As Data volumes grow to new, unprecedented levels, new tools and techniques are coming into picture to handle this growth. One of the fields that evolved is Data Lakes. In this post we'll take a look at the story of evolution of Data Lakes and how modern Data Lakes like Iceberg, Delta Lake are solving important problems.
Traditionally Data Warehouse tools were used to drive business intelligence from data. Industry then recognized that Data Warehouses limit the potential of intelligence by enforcing schema on write. It was clear that all the dimensions of data-set being collected could not be thought of at the time of data collection. This meant, enforcing a schema or dropping few entries because they look useless would potentially harm the business intelligence in long run. Additionally Data Warehouse technology was just not able to keep up with the pace of data growth. Since Data Warehouses were generally based on databases and structured data formats, it proved insufficient for the challenges that the current data driven world faces.

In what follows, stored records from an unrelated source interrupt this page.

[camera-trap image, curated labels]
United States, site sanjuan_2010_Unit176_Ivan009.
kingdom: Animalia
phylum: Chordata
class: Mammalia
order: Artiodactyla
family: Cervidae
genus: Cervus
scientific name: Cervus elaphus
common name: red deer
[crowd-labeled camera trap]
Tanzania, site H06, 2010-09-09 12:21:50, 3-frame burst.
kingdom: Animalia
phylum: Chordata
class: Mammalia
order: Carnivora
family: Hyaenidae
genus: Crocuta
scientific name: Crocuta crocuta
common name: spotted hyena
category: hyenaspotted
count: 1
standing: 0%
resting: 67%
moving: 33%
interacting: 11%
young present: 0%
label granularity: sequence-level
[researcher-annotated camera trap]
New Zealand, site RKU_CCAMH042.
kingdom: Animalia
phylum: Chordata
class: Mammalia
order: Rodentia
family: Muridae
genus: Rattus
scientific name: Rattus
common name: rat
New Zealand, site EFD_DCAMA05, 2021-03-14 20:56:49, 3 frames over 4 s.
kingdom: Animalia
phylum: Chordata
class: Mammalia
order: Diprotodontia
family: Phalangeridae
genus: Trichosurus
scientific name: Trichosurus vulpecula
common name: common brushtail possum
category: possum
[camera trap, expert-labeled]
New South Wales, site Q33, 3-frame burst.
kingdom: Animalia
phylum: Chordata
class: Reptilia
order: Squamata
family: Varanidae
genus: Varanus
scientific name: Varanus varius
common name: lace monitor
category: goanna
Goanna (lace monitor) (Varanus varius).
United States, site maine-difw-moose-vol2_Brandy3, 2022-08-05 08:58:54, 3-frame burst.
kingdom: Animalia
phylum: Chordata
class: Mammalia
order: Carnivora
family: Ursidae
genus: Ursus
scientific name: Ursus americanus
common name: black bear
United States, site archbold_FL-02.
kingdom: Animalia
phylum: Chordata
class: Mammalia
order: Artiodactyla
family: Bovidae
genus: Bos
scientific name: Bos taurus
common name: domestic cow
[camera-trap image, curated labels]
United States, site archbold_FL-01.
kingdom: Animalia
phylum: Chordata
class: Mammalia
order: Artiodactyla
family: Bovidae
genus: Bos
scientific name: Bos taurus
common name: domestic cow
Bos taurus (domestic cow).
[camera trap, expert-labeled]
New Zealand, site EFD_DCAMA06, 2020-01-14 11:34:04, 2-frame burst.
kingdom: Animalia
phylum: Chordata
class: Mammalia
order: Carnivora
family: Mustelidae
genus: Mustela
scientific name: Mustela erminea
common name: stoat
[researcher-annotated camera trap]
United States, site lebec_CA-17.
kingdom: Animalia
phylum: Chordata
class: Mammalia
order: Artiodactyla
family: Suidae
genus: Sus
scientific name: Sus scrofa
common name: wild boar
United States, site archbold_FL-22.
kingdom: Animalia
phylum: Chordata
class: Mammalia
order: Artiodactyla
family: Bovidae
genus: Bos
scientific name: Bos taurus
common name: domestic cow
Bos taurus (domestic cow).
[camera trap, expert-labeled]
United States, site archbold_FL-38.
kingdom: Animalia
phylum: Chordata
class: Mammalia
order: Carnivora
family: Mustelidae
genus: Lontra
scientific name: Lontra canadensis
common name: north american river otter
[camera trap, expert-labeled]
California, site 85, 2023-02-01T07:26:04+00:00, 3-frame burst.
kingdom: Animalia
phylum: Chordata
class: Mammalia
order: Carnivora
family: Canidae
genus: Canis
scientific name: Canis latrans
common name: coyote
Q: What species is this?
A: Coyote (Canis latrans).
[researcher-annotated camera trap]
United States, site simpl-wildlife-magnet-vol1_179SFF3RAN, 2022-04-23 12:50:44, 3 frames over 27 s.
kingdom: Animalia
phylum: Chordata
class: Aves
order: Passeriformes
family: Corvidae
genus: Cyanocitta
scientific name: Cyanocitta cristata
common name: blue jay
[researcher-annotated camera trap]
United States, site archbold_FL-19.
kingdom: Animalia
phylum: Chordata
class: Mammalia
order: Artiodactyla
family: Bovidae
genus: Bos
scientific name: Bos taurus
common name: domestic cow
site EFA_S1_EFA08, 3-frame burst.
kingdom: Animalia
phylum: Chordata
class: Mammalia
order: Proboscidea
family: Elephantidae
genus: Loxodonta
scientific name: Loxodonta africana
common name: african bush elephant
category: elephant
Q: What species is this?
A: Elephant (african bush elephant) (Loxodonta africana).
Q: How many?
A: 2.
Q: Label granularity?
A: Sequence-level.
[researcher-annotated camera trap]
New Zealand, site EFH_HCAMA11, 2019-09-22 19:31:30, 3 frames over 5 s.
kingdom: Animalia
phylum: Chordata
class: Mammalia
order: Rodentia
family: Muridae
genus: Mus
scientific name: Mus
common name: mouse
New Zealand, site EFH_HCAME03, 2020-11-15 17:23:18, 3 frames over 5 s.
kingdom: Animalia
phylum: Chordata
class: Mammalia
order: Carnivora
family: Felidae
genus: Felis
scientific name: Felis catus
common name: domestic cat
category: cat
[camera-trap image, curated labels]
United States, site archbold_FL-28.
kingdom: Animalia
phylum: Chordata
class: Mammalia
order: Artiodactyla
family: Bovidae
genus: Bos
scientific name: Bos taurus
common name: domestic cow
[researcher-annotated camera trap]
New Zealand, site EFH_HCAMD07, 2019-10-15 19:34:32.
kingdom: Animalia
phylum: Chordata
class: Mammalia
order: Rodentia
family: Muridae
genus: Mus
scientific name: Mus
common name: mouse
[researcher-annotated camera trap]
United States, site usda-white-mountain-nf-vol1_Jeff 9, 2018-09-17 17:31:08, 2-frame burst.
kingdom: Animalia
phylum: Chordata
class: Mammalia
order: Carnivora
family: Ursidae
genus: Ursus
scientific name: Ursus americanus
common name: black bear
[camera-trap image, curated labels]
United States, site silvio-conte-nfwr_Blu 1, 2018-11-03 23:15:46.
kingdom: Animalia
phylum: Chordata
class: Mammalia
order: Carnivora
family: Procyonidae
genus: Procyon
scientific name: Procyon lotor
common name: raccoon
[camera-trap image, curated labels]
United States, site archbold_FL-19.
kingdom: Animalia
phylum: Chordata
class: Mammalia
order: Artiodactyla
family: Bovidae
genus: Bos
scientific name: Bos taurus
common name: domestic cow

This led to the advent of Data Lakes that are optimized for unstructured and semi-structured data, can scale to PetaBytes easily and allowed better integration of a wide range of tools to help businesses get the most out of their data.
Data Lake is a generally overloaded term with different meanings in different contexts, but there are few important properties that are consistent across all Data Lake definitions:
- Support for unstructured and semi-structured data.
- Scalability to PetaBytes and higher.
- SQL like interface to interact with the stored data.
- Ability to connect various analytics tools as seamlessly as possible.
- Finally, modern data lakes are generally a combination of decoupled storage and analytics tools.
Last few years saw rise of Hadoop as the defacto Big Data platform and its subsequent downfall. Initially, HDFS served as the storage layer, and Hive as the analytics layer. When pushed really hard, Hadoop was able to go up to few 100s of TBs, allowed SQL like querying on semi-structured data and was fast enough for its time.
Later on, data volumes grew to new scales and the demands of businesses became more ambitions, i.e. users now expected faster query times, better scalability, ease of management and so on. This is when Hive and HDFS started to make way for new and better technology platforms.
To address Hadoop's complications and scaling challenges, Industry is now moving towards a disaggregated architecture, with Storage and Analytics layers very loosely coupled using REST APIs. This makes each layer much more independent (in terms of scaling and management) and allows using the perfect tool for each job. For example, in this disaggregated model, users can choose to use Spark for batch workloads for analytics, while Presto for SQL heavy workloads, with both Spark and Presto using the same backend storage platform.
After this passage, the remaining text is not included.